You know, situations vary enormously from one sub-region to another and even from one country to another. Our strength is that we adapt to the needs expressed by local stakeholders and work with all the local players. But the permanent challenge is to think about the entire water and sanitation cycle, in the long term, under various conditions of drought or flooding: the protection of groundwater, the rational use of water resources, treatment to produce quality drinking water, routing with leak detection, awareness-raising, distribution and customer relations with appropriate invoicing according to needs, as well as the treatment of wastewater, which integrates renewable energy, and last but not least the question of wastewater reuse.

In this respect, more and more countries, which are suffering from water stress due to climate change, are turning to alternative water resources…

With the dynamics we talked about at the beginning of the interview, population growth, urbanisation that will increase from 40% to 60% by 2050 and African megacities that continue to grow, as well as the impacts of climate change are already visible. And they will only get worse, especially in North African countries, which are increasingly facing water stress. Alternative resources are indeed a major challenge for the future in the countries where SUEZ is present. We are pushing for the ‘reuse’ of treated wastewater wherever possible. This saves resources and allows them to be used exclusively for the production of drinking water. Until recently, facilities used only primary and secondary treatment that allowed the water to be released safely into the environment. Now it is necessary to go further. We advise adding tertiary treatment, for example using oxidation and/or reverse osmosis processes, to allow reuse of such wastewater.

Do you reuse treated water to produce drinking water?

We recommend adding a natural filtering barrier before human ingestion. But there are so many other possible uses: from re-injecting the water into the water table, to irrigating agricultural fields, watering parks and gardens, and even uses in industry… We are engaged in a real circular water economy project.

And what do you think of the current desalination race, obviously in North Africa, but which is also beginning to affect certain countries in sub-Saharan Africa?

We have built more than 3,000 desalination plants around the world.

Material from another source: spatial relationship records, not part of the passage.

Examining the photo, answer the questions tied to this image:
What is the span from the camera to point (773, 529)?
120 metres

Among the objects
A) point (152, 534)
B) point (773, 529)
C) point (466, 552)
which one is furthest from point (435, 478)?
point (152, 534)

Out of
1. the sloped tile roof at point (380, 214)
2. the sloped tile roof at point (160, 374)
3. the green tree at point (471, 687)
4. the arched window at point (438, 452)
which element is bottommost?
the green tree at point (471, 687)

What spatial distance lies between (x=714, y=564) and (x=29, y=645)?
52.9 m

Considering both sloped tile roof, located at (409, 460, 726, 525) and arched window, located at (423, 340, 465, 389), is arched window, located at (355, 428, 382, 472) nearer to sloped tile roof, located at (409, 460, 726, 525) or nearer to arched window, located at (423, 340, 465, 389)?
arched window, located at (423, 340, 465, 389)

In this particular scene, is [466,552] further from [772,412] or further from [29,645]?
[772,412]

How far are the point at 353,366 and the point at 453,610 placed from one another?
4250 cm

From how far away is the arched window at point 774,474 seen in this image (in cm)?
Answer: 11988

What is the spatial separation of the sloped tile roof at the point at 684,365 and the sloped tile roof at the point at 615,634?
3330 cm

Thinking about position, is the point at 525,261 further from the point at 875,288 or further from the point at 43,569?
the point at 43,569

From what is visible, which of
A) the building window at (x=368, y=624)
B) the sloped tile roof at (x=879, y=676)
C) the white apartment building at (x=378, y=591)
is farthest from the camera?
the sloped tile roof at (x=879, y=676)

SUEZ has strong expertise in this area. But the process remains costly and energy-intensive. We believe that it is an appropriate solution only once the entire water cycle is well optimised. If you have a 50% leakage rate in your networks, it would be better to first work on drastically reducing this leakage rate before building an expensive desalination plant, which will consume a lot of energy, while half of its production will potentially never reach the population.

And are you thinking about an offer that would combine desalination or water production plants with solar energy?

I’m convinced that the energy and water businesses are getting closer and closer and that more and more bridges will be built. We are currently evaluating projects to link solar energy and drinking water management in certain African contracts.

On March 8th, we celebrated World Women’s Rights Day. On this day, March 22nd, 2021, we celebrate water. How do you make the link between improving the status of women in Africa and better water management?

If I talk about my personal example: I have three daughters and I want them and all women to have equal opportunities. At SUEZ too, this issue is really at the heart of our actions. In Senegal, our managing director is a lady. Jany Arnal is doing remarkable work on the ground, particularly in developing local talent, including women but also young people. And we have very mixed and diverse teams in all of our activities. But, to make the link with the first question you asked me: for SUEZ, the development of a country depends on the development of the abilities of all people, both women and men. Bear in mind , in Africa where people spend more than half an hour a day fetching water, that in 8 out of 10 cases, this task is given to young women… Well, we know that, as a result, these young women are prevented from getting a proper education. Whereas, if we can bring them water, society and the whole country will be greatly enriched and enhanced. Everyone will win.